> [PROBLEM] Write each line of the material below as one string in a JSON list, skipping blank lines.

> [INFORMATION SUPPLIED]
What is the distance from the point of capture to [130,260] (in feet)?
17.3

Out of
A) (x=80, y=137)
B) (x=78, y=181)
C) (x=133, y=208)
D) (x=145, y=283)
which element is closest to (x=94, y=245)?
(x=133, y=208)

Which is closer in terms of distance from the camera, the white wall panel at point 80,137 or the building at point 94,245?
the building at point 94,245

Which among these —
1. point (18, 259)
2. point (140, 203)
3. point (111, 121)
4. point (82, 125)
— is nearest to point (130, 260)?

> [FULL OUTPUT]
[
  "What is the distance from the point of capture to [130,260] (in feet)?",
  "17.3",
  "Out of",
  "A) (x=80, y=137)",
  "B) (x=78, y=181)",
  "C) (x=133, y=208)",
  "D) (x=145, y=283)",
  "which element is closest to (x=94, y=245)?",
  "(x=133, y=208)",
  "Which is closer in terms of distance from the camera, the white wall panel at point 80,137 or the building at point 94,245?",
  "the building at point 94,245",
  "Which among these —",
  "1. point (18, 259)",
  "2. point (140, 203)",
  "3. point (111, 121)",
  "4. point (82, 125)",
  "— is nearest to point (130, 260)?"
]